Outcome in Juvenile Idiopathic Arthritis

A Population-Based Study From Sweden

Elisabet Berthold; Bengt Månsson; Robin Kahn

Disclosures

Arthritis Res Ther. 2019;21(218) 

In This Article

Background

Juvenile idiopathic arthritis (JIA) is the most common rheumatic disease in children, with an unpredictable clinical course and the impending risk of impaired joint function. JIA is an umbrella term encompassing a heterogeneous group of inflammatory arthritides of unknown etiology, all defined by the presence of at least one inflamed joint persisting ≥ 6 weeks, beginning before 16 years of age and that cannot be explained by other causes such as infection or trauma.[1] Historically, different names have been used for the disease, with juvenile rheumatic arthritis (JRA) with 6 weeks duration of arthritis being the American definition[2] and juvenile chronic arthritis (JCA) with arthritis enduring for at least 3 months being the European definition.[3] The present international consensus of JIA is based on the criteria defined by the International League of Associations for Rheumatism (ILAR) in 2001. According to these criteria, JIA is further divided into seven subcategories based on clinical features: enthesitis-related arthritis (ERA), oligoarticular JIA (persistent and extended), polyarticular rheumatoid factor-negative (RF−) JIA, polyarticular RF-positive (RF+) JIA, juvenile psoriatic arthritis (JPsA), systemic JIA (sJIA), and undifferentiated JIA (uJIA).[4]
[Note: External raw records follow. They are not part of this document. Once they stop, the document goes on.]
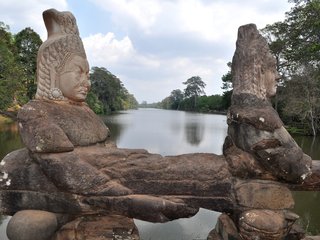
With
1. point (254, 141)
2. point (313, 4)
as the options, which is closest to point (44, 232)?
point (254, 141)

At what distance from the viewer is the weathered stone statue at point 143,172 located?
100 inches

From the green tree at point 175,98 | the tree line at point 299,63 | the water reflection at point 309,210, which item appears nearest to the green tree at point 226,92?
the tree line at point 299,63

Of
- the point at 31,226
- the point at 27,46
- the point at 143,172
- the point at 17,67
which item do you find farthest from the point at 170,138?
the point at 27,46

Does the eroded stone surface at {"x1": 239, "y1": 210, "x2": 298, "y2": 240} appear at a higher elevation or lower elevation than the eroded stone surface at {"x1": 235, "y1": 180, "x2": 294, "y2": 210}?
lower

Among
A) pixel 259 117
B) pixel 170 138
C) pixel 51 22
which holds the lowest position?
pixel 170 138

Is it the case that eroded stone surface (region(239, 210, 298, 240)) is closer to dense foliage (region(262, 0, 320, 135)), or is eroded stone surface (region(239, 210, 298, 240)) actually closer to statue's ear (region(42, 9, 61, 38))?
statue's ear (region(42, 9, 61, 38))

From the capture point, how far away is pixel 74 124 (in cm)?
283

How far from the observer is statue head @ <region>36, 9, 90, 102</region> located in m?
2.89

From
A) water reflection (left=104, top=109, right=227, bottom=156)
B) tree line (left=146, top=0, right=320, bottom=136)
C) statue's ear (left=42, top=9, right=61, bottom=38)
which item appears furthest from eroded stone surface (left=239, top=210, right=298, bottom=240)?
tree line (left=146, top=0, right=320, bottom=136)

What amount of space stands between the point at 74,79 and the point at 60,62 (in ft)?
0.68

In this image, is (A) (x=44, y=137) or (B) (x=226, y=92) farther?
(B) (x=226, y=92)

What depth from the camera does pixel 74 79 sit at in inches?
116

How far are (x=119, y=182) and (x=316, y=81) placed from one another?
779 inches

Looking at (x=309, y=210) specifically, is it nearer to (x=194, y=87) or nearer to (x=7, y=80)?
(x=7, y=80)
The reports on incidence rates of JIA differ depending on the study design and geographic region. The worldwide incidence rate among Caucasians was in 2014 presented to be 8.3/100,000/year and the prevalence as 32.6/100,000/year.[5] These pooled rates were however based on studies using the three different disease classifications (ILAR, ACR, and EULAR). The incidence rates of juvenile arthritis differ between 15.0/100,000/year in the Nordic countries (ILAR),[6] 10.3/100,000 in Minnesota (USA) (ILAR and ACR),[7] 8.5/100,000 in Manitoba (Canada) (ILAR),[8] 6.9/100,000 in Catalonia (Spain) (ILAR),[9] and 3.1/100,000 in Alsace (France) (ILAR).[10]

The long-term outcome of JIA has improved in the last three decades.[11] There are different criteria developed to study and define disease outcome. In 2004, Wallace et al. defined a set of criteria for evaluation of clinical outcome in JIA. Inactive disease was defined as a state of no joints with active arthritis, no uveitis, no systemic symptoms, normal erythrocyte sedimentation rate (ESR) and/or C-reactive protein (CRP), and a physician's global assessment of disease activity indicating no disease activity.[12] Using this definition, 47.5 ± 22.6% of the children achieved inactive disease after a median time of 6.5 ± 1.5 years, according to the data compiled in a review article on JIA outcome. Inactive disease and remission were achieved most often in the persistent oligoarticular subgroup, in contrast to the extended oligoarticular and RF+ subgroups, where the prognosis for achieving remission was least favorable.[13] In the most recently published outcome study, 45.6% of the children had active disease at 18 years of follow-up.[14] However, validated outcome criteria are difficult to use in a retrospective study due to the need for patient-reported measures.

Data on the rates of joint corrective surgery is sparse, but in a study on prevalent cases of JIA in Minnesota (USA) 1994–2013, 7% of the children with JIA had to undergo joint surgery during childhood with the same number needing it in adulthood.[15] In an older observational study on adult patients with JIA followed over a median time of 19 years, 28.5% had undergone joint surgery, with a majority needing joint replacement. Survival analysis showed that joint surgery was needed in more than 75% of the patients at 45 years disease duration.[16]

Uveitis is the most common extra-articular manifestation of JIA, and the reported prevalence range from 11.6 to 30%.[17] In the prospective Nordic cohort study with JIA patients collected 1997–2000, uveitis occurred in 89 (20.5%) children, 80 chronic and 9 acute cases, during a median follow-up of 98 months. There were no uveitis cases among patients with systemic or RF+ JIA.[18] In Sweden, children with JIA have regular ophthalmologic controls ≥ 1 time per year until the age of 14, to discover chronic uveitis.

The aim of this study was to investigate the epidemiology and outcome of JIA and to characterize the demographics of the patients with JIA, using a well-defined population-based cohort of children with a validated diagnosis of JIA collected over 9 years.